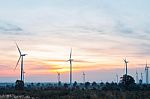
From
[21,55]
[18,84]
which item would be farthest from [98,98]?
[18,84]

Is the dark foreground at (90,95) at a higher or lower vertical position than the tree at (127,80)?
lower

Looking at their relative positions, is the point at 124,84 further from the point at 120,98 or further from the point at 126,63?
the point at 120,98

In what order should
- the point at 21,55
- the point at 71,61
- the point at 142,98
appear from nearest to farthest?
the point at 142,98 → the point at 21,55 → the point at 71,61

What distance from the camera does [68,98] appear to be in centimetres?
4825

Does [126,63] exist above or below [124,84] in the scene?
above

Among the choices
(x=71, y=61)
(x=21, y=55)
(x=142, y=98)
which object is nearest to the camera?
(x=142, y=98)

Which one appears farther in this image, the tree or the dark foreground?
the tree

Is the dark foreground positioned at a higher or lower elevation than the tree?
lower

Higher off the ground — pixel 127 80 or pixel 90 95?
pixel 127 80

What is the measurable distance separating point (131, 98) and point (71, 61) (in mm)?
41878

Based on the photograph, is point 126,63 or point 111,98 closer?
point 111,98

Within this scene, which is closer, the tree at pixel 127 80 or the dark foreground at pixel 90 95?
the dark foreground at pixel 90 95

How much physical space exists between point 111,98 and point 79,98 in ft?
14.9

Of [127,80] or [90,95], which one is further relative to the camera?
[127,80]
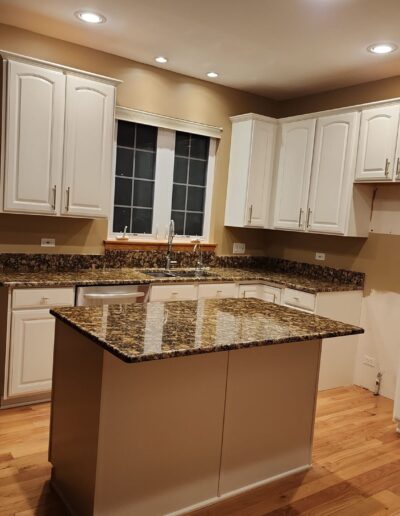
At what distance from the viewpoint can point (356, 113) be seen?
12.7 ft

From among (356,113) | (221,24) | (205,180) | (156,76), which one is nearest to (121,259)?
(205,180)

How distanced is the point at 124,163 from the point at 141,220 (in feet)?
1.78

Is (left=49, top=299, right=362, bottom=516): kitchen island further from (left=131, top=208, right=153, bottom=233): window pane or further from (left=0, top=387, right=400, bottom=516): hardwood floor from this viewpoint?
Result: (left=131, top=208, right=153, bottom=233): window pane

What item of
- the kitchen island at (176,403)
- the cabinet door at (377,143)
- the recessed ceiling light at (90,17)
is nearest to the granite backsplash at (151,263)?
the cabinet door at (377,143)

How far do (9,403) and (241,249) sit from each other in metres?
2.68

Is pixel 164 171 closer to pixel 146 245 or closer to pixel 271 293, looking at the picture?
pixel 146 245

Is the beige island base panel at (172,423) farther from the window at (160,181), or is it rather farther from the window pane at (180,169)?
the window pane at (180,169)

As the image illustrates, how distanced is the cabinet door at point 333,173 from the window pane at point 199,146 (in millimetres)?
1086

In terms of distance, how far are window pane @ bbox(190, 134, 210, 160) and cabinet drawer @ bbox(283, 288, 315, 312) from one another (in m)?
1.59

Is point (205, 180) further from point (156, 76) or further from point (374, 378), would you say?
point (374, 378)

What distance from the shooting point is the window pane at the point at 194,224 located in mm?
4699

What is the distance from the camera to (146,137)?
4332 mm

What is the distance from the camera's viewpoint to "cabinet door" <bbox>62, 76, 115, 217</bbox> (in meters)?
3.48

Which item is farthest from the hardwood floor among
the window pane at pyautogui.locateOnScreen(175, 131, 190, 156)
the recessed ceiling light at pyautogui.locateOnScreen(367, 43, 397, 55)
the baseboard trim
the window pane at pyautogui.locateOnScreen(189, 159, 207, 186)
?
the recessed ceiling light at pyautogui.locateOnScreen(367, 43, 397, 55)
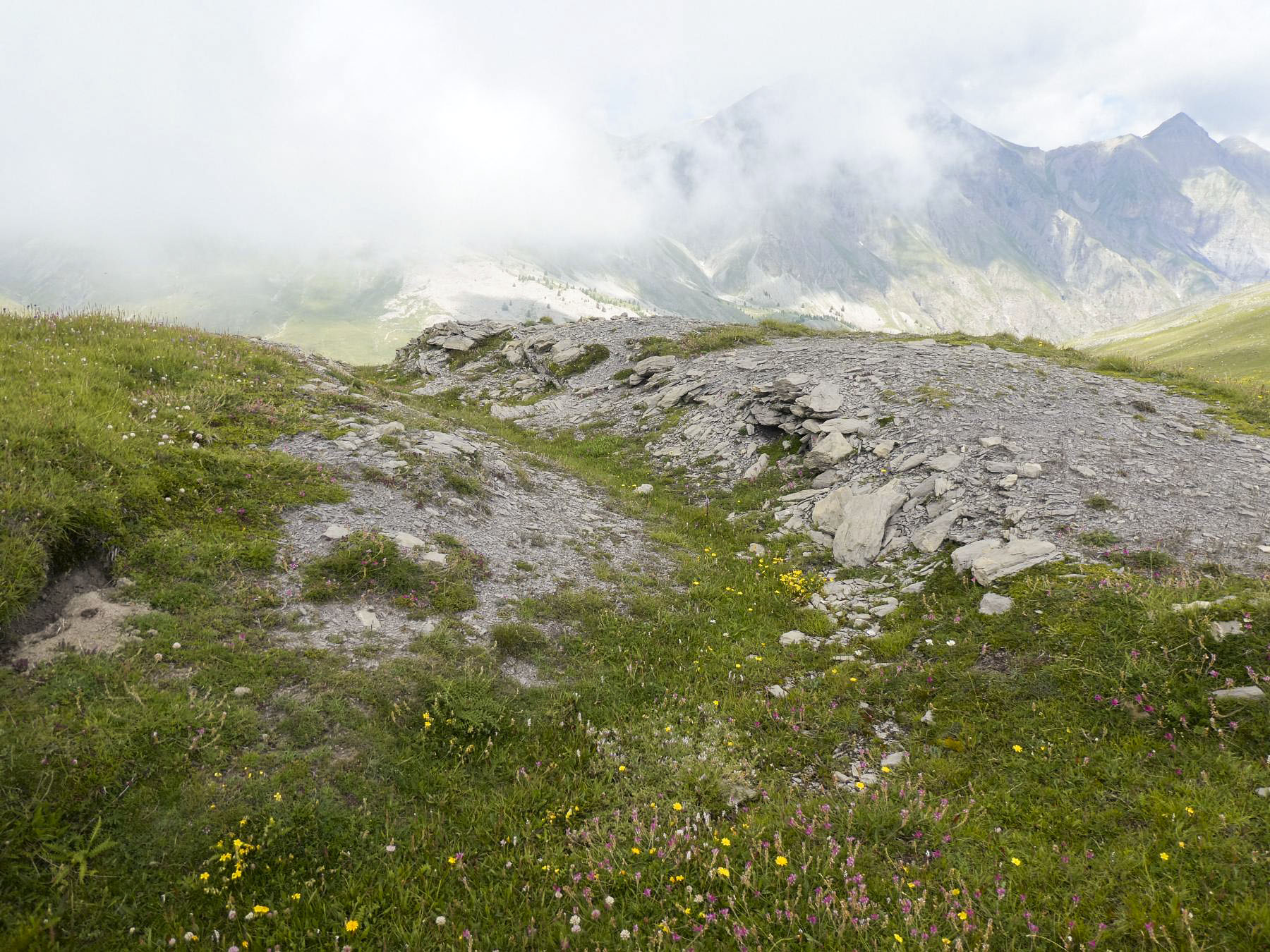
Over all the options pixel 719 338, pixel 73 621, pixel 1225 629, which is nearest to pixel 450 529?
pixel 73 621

____

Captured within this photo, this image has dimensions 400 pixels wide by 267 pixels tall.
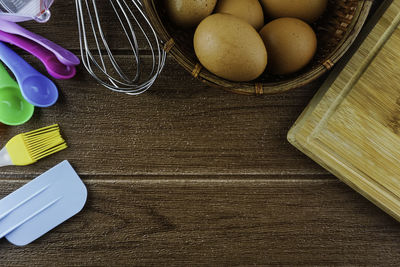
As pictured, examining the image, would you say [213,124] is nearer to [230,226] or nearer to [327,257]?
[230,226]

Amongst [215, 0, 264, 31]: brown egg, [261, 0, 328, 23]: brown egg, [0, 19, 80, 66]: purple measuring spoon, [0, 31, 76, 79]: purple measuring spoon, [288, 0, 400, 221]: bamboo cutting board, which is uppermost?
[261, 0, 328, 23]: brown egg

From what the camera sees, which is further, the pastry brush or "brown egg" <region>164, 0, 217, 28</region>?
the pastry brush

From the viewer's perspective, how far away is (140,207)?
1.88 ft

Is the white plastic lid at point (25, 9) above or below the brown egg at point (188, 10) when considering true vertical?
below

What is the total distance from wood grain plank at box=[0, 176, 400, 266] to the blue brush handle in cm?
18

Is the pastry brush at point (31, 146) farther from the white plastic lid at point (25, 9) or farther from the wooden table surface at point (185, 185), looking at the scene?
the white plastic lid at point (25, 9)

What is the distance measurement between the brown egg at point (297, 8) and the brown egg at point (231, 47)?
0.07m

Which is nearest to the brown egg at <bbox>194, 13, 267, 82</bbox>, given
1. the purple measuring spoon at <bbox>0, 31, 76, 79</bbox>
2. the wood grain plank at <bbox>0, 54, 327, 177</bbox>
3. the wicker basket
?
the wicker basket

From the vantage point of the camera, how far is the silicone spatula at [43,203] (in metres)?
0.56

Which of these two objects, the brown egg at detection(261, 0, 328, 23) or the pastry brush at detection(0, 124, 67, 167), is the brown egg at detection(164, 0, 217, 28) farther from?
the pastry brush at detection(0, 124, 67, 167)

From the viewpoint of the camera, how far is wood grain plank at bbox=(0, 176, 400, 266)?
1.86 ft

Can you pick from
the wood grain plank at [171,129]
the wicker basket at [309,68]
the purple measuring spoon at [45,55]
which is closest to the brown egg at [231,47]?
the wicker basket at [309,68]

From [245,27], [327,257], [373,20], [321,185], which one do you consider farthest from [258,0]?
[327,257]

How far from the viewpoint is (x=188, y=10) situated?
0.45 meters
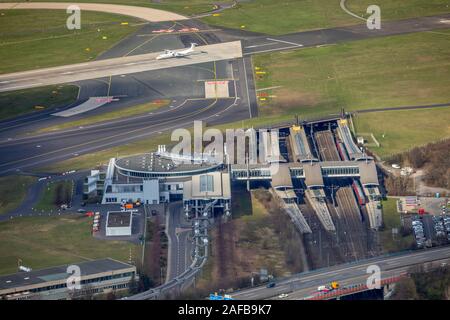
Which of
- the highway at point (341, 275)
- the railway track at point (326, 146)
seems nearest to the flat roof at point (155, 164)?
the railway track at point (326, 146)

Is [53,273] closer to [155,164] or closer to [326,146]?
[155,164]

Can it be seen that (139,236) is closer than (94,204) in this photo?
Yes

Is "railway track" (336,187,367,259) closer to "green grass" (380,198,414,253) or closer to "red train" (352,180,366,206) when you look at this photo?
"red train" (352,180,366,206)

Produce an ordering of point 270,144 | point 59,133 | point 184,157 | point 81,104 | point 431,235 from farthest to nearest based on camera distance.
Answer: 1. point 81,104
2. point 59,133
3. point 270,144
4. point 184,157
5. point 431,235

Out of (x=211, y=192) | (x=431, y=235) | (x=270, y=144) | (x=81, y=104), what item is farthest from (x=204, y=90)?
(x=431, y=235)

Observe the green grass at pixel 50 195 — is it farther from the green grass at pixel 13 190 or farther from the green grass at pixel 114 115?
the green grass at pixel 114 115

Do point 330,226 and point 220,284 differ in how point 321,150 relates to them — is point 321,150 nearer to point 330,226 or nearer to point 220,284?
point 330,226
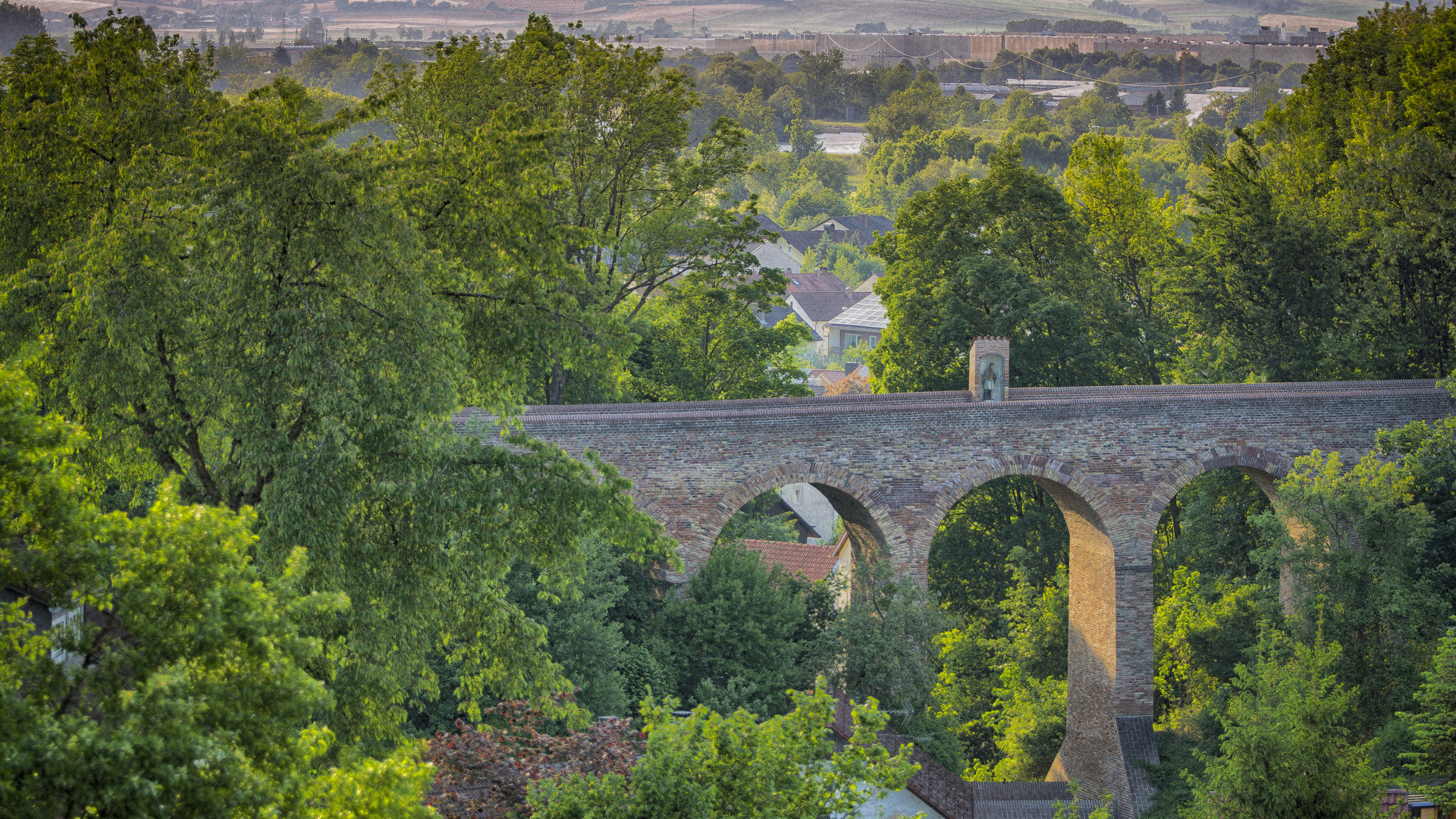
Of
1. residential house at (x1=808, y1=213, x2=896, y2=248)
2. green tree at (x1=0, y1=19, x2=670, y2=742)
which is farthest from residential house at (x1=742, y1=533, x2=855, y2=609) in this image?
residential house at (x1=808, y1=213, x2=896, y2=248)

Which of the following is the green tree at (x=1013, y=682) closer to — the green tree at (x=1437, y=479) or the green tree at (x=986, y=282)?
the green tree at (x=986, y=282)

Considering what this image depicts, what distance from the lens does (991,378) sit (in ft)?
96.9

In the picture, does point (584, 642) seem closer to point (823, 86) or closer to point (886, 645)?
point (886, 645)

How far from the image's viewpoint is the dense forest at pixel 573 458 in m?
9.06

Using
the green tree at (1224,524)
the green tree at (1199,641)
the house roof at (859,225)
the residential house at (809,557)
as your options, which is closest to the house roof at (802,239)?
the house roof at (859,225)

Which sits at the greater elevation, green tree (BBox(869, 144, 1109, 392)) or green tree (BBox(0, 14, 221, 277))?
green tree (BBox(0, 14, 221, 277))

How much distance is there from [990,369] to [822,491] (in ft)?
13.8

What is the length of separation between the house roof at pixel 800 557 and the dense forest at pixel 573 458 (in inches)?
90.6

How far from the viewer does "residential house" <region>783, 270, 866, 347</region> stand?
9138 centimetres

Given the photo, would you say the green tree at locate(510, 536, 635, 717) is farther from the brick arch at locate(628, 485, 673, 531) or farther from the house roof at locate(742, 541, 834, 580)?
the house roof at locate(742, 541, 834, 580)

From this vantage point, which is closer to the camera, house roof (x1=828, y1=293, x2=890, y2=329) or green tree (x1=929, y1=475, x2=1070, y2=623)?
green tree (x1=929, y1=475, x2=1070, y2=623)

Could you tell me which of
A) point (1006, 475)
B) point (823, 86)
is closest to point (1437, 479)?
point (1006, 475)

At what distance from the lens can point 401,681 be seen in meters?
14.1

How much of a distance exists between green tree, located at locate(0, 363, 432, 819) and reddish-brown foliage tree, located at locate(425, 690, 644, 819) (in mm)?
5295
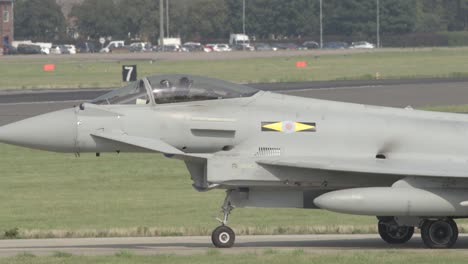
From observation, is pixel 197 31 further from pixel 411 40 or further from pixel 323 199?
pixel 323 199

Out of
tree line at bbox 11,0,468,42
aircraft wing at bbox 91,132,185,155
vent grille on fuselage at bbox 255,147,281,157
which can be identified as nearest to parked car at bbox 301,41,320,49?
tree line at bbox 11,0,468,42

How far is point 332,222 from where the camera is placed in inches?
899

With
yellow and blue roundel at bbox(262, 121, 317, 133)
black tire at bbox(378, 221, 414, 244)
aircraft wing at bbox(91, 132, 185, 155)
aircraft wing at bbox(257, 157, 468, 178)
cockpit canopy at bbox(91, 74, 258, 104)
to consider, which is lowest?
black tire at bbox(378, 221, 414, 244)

____

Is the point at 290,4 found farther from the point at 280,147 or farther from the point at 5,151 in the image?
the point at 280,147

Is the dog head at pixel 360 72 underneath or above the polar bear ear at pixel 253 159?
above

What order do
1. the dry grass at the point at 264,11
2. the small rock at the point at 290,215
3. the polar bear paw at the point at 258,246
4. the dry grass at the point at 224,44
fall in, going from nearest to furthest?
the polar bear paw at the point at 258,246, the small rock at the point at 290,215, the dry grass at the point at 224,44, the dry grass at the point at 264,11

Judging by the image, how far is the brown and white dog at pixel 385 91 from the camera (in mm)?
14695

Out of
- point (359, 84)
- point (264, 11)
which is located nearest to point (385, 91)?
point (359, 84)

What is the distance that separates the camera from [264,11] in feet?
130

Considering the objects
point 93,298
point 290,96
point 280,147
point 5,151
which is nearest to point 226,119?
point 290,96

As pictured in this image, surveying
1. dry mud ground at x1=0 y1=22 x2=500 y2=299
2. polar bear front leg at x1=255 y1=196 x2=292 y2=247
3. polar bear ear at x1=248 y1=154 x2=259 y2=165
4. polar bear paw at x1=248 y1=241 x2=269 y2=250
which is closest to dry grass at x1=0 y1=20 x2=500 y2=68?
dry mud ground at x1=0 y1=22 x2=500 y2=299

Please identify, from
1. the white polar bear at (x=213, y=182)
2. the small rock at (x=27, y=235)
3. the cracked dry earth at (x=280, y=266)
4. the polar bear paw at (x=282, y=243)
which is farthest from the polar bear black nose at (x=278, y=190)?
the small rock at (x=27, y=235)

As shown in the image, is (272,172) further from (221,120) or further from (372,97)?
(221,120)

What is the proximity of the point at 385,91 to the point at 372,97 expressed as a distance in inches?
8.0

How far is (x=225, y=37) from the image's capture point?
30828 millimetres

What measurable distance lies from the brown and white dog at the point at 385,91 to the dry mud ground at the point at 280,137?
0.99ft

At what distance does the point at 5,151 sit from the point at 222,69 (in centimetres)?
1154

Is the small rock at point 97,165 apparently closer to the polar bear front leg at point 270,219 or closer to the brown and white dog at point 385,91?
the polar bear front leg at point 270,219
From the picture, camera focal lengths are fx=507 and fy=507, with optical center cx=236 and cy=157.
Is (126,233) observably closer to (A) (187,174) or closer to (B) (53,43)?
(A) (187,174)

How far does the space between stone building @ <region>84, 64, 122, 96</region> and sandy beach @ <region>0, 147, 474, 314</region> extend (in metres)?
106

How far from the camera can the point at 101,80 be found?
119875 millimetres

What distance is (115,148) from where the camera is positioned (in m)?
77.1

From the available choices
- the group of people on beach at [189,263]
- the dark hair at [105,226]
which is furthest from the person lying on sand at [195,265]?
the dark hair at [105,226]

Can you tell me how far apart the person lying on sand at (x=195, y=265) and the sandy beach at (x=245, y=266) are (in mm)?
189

____

** Zu erledigende Aufgabe **
Zähle, in wie vielen Zeilen der obigen Daten die Zeichenfolge „basket“ vorkommt, wobei Groß- und Kleinschreibung zu beachten ist. Gib ausschließlich diese Anzahl an.

** Lösung der Aufgabe **
4